Direction a:
According to the piece about Ruth Dudley Edwards and Lord Black, who rejected the plea to pardon Black?

* START Given text *

In a series of bizarre articles in the Sunday Indo, Ruth Dudley Edwards has been publicly cooing about her obsession with Lord Black. She fawns about the “exuberant displays of intellectual prowess” that Black’s emails to her contain. “Prison has not dulled his spirit” sighs the besotted Ruth Dudley Edwards. She slobbers about the “admirable” Black who “quickly set about helping to educate the prison inmates”.

For a while Edwards says she tried to stop thinking about Black and writing columns about him – perhaps in order to stop boring everyone to death. But alas, her plan to forget Black did not work because, confesses Edwards, “I fell to thinking about him again last week”. And low and behold, she wrote yet another simpering column in the Sunday Indo about how great he is, praising Black as “exceptionally loyal”. I presume she is talking about Black’s exceptional loyalty to the shareholders whose money he stole, thus causing him to end up in prison?

In any event, Edwards and her friend Mark Steyn have engaged in a campaign to get Black pardoned by George Bush. Bush thought better of it and rejected the plea to pardon Black – Bush’s first sensible decision after eight years in office.

Before a recent legal appeal against his conviction Black said to Edwards: “I still expect justice to prevail. We soldier on.” The appeal was subsequently thrown out, just like all his other appeals, but that has not stopped Edwards continuing to write in the Sunday Indo about the “misfortunes” and “injustices” that her email paramour has had to endure.

But the battle to clear Conrad Blacks name is not over yet. Oh no! A book is currently being written, Edwards assures us, that will expose “the farrago of outrages that has been inflicted on” Black. The book will “emerge next spring, pulling no punches, and laying this mockery of a [legal] system bare for what it is”. Who is writing this vindication of Conrad Black? Why it’s none other than Baron Conrad Black of Crossharbour himself! When the “book” eventually appears we can expect to enjoy more than one slavering review from the smitten Ruth Dudley Edwards.

What is the source of Ruth Dudley Edwards’ passionate attachment to her jailed beloved? Well, some say it might be due to the fact that he is a Baron, and that Edwards has a weakness for anyone with a title. Edwards had been a long-time hanger-on of someone called Dame Ruth Railton. So Edwards has a history of coming over all starry-eyed in the presence of “aristocrats”. Perhaps that’s what is going on here?

* END Given text *
* START Records for the task *

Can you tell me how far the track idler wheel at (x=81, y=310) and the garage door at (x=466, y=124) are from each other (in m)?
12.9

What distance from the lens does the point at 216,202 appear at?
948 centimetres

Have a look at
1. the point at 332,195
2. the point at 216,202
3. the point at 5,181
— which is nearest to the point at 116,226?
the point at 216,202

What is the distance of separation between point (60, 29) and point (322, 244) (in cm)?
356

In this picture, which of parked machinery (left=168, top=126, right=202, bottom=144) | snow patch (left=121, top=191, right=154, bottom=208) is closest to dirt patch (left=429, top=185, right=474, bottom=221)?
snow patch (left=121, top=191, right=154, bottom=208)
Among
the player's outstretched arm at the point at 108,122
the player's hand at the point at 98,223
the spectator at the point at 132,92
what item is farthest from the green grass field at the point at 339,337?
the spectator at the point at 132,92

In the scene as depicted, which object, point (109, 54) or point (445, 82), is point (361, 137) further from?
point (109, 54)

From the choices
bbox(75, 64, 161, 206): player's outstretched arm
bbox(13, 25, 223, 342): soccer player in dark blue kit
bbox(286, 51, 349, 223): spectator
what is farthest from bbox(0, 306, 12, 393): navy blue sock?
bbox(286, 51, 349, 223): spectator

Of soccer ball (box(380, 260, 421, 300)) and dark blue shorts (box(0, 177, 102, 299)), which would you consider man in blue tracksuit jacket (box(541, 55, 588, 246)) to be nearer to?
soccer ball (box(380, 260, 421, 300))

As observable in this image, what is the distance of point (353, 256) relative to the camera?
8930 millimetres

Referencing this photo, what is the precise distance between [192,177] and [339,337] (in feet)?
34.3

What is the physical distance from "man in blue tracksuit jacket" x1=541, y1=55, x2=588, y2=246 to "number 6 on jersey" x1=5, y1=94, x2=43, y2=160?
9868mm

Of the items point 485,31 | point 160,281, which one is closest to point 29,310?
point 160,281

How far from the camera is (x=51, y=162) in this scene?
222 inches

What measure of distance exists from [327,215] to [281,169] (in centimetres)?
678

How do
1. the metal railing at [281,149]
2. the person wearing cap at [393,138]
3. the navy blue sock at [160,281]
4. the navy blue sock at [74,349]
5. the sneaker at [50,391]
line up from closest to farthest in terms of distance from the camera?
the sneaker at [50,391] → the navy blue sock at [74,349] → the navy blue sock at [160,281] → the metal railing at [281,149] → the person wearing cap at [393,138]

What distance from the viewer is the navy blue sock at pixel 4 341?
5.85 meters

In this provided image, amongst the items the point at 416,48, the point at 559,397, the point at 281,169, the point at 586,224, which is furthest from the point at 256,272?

* END Records for the task *

Direction b:
From the source listing, extract word for word the part that opens with the line containing "What distance from the viewer" and runs through the end of the listing.

Expected output a:
George Bush rejected the plea to pardon Black.

Expected output b:
What distance from the viewer is the navy blue sock at pixel 4 341?
5.85 meters

In this provided image, amongst the items the point at 416,48, the point at 559,397, the point at 281,169, the point at 586,224, which is furthest from the point at 256,272?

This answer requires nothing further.